--- Begin Selected extract ---

Informational, if you didn't happen to already see this: The 11-10-19 NY Times crossword puzzle theme would work very well for our double letter thread here.

Spoiler alert - this page has the answers filled in.

https://www.xwordinfo.com/Crossword?date=11/10/2019


----------



## Nina Huffney

ossuary


----------



## gdae23

skivvies


----------



## loonlover

vassal


----------



## Nina Huffney

soffit


----------



## gdae23

fipple


----------



## loonlover

piffle


----------



## Betty Blast

freezing


----------



## Nina Huffney

eccentricity


----------



## gdae23

cross-legged


----------



## Betty Blast

sniffle


----------



## gdae23

flattery


----------



## loonlover

tillage


----------



## Betty Blast

leafless


----------



## gdae23

showstopper


----------



## loonlover

porridge


----------



## Betty Blast

raspberry


----------



## gdae23

Reese's Pieces


----------



## Nina Huffney

ellipses


----------



## gdae23

lassi


----------



## loonlover

skedaddle


----------



## gdae23

doozy


----------



## loonlover

opportunistically


----------



## Betty Blast

pullover


----------



## gdae23

lyonnaise


----------



## Betty Blast

narcissist


----------



## gdae23

Saarinen


----------



## loonlover

addled


----------



## Betty Blast

dissatisfied


----------



## gdae23

sleep deprived


----------



## loonlover

effortless


----------



## Betty Blast

snowball


----------



## gdae23

lobbyist


----------



## loonlover

barrage


----------



## gdae23

rood


----------



## Betty Blast

oddball


----------



## gdae23

dinette


----------



## Betty Blast

toboggan


----------



## gdae23

gallivanting


----------



## loonlover

loofah


----------



## gdae23

oomph


----------



## Nina Huffney

opposition


----------



## loonlover

pallet


----------



## Betty Blast

livelihood


----------



## Nina Huffney

ottoman


----------



## gdae23

thirteen


----------



## Betty Blast

evergreen


----------



## loonlover

ebbed


----------



## Betty Blast

blizzard


----------



## gdae23

zinnia


----------



## Betty Blast

narrator


----------



## gdae23

returnee


----------



## Betty Blast

eccentric


----------



## gdae23

Cassiopeia


----------



## loonlover

sloppy


----------



## Betty Blast

pressure


----------



## gdae23

sidesaddle


----------



## loonlover

dazzling


----------



## Betty Blast

zoology


----------



## gdae23

Ottawa


----------



## rchapman1

toddler


----------



## Betty Blast

dapper


----------



## gdae23

polliwog


----------



## Betty Blast

lemming


----------



## *DrDLN* (dr.s.dhillon)

--- End Selected extract ---
--- Begin Raw data ---

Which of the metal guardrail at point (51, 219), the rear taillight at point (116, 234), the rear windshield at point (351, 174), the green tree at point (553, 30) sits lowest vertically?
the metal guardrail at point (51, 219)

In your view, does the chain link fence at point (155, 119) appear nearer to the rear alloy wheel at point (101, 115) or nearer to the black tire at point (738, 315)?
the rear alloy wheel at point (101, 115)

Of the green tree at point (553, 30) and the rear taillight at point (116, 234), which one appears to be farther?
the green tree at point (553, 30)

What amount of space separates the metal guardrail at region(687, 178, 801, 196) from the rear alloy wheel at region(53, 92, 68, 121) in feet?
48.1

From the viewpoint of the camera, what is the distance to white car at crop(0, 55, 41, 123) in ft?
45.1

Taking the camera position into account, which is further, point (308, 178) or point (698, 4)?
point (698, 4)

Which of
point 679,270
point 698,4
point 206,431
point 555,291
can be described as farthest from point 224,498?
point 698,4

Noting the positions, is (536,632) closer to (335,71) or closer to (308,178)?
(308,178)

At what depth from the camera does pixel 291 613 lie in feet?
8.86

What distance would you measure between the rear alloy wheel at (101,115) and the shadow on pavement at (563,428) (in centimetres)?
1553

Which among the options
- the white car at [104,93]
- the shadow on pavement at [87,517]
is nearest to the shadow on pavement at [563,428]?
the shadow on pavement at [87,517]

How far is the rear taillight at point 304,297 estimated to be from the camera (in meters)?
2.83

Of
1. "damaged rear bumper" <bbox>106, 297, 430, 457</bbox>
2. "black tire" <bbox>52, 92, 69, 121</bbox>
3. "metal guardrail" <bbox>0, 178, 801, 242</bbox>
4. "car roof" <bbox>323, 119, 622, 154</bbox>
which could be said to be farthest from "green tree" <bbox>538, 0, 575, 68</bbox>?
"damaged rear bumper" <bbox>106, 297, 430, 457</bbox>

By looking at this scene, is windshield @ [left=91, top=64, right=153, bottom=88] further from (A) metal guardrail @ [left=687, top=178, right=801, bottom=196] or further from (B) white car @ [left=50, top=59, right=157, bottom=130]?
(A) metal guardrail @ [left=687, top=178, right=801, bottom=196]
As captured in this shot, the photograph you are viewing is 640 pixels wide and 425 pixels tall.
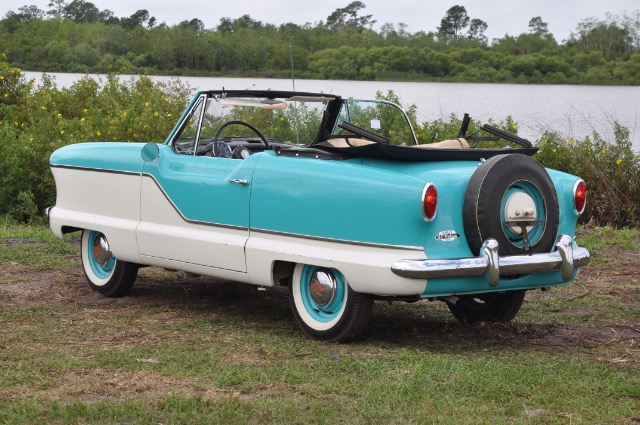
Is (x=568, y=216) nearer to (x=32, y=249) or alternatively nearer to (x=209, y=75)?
(x=32, y=249)

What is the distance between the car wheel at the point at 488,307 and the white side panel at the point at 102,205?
240cm

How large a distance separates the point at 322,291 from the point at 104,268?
2.45 metres

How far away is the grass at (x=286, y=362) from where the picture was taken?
515 cm

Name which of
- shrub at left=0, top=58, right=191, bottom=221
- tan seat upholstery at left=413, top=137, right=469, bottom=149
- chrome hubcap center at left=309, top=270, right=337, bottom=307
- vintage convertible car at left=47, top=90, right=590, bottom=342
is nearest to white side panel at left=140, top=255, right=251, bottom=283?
vintage convertible car at left=47, top=90, right=590, bottom=342

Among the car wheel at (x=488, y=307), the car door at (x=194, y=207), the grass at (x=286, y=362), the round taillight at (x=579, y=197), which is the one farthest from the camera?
the car wheel at (x=488, y=307)

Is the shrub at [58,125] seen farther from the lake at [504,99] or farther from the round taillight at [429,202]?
the round taillight at [429,202]

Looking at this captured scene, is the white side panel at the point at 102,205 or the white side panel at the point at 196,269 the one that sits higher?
the white side panel at the point at 102,205

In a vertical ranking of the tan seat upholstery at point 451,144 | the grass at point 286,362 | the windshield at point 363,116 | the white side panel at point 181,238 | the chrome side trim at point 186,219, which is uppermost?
the windshield at point 363,116

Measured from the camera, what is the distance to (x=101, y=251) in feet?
28.1

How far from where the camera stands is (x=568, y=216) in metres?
7.05

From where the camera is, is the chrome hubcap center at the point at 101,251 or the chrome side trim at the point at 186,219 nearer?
the chrome side trim at the point at 186,219

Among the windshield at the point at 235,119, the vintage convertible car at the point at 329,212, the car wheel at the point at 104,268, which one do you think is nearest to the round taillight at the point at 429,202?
the vintage convertible car at the point at 329,212

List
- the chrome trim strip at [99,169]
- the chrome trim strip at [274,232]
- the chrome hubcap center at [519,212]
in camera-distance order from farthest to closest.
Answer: the chrome trim strip at [99,169], the chrome hubcap center at [519,212], the chrome trim strip at [274,232]

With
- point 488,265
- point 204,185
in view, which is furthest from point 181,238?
point 488,265
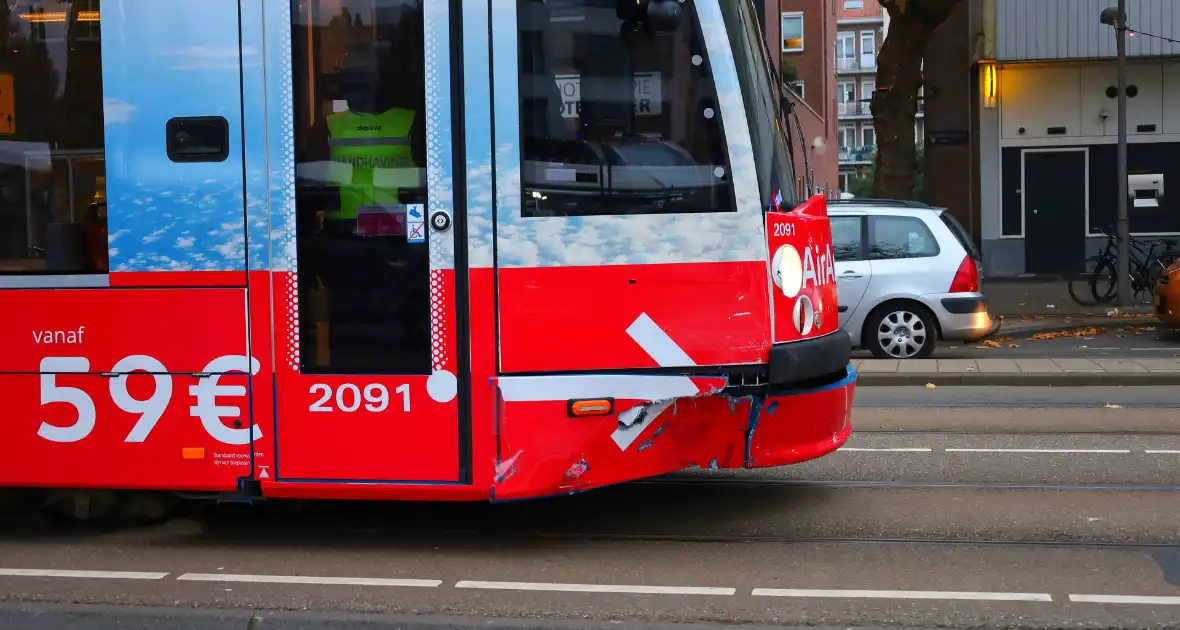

--- End Raw data ---

_Task to complete_
Write out the entire word-game thread, matching it character for character. The entries have no connection to the word-game thread.

_Solution to this task_
Informational, if you didn't happen to already see this: The 11-10-19 NY Times crossword puzzle theme would work very well for our double letter thread here.

Spoiler alert - this page has the answers filled in.

https://www.xwordinfo.com/Crossword?date=11/10/2019


----------



## Nina Huffney

ossuary


----------



## gdae23

skivvies


----------



## loonlover

vassal


----------



## Nina Huffney

soffit


----------



## gdae23

fipple


----------



## loonlover

piffle


----------



## Betty Blast

freezing


----------



## Nina Huffney

eccentricity


----------



## gdae23

cross-legged


----------



## Betty Blast

sniffle


----------



## gdae23

flattery


----------



## loonlover

tillage


----------



## Betty Blast

leafless


----------



## gdae23

showstopper


----------



## loonlover

porridge


----------



## Betty Blast

raspberry


----------



## gdae23

Reese's Pieces


----------



## Nina Huffney

ellipses


----------



## gdae23

lassi


----------



## loonlover

skedaddle


----------



## gdae23

doozy


----------



## loonlover

opportunistically


----------



## Betty Blast

pullover


----------



## gdae23

lyonnaise


----------



## Betty Blast

narcissist


----------



## gdae23

Saarinen


----------



## loonlover

addled


----------



## Betty Blast

dissatisfied


----------



## gdae23

sleep deprived


----------



## loonlover

effortless


----------



## Betty Blast

snowball


----------



## gdae23

lobbyist


----------



## loonlover

barrage


----------



## gdae23

rood


----------



## Betty Blast

oddball


----------



## gdae23

dinette


----------



## Betty Blast

toboggan


----------



## gdae23

gallivanting


----------



## loonlover

loofah


----------



## gdae23

oomph


----------



## Nina Huffney

opposition


----------



## loonlover

pallet


----------



## Betty Blast

livelihood


----------



## Nina Huffney

ottoman


----------



## gdae23

thirteen


----------



## Betty Blast

evergreen


----------



## loonlover

ebbed


----------



## Betty Blast

blizzard


----------



## gdae23

zinnia


----------



## Betty Blast

narrator


----------



## gdae23

returnee


----------



## Betty Blast

eccentric


----------



## gdae23

Cassiopeia


----------



## loonlover

sloppy


----------



## Betty Blast

pressure


----------



## gdae23

sidesaddle


----------



## loonlover

dazzling


----------



## Betty Blast

zoology


----------



## gdae23

Ottawa


----------



## rchapman1

toddler


----------



## Betty Blast

dapper


----------



## gdae23

polliwog


----------



## Betty Blast

lemming


----------



## *DrDLN* (dr.s.dhillon)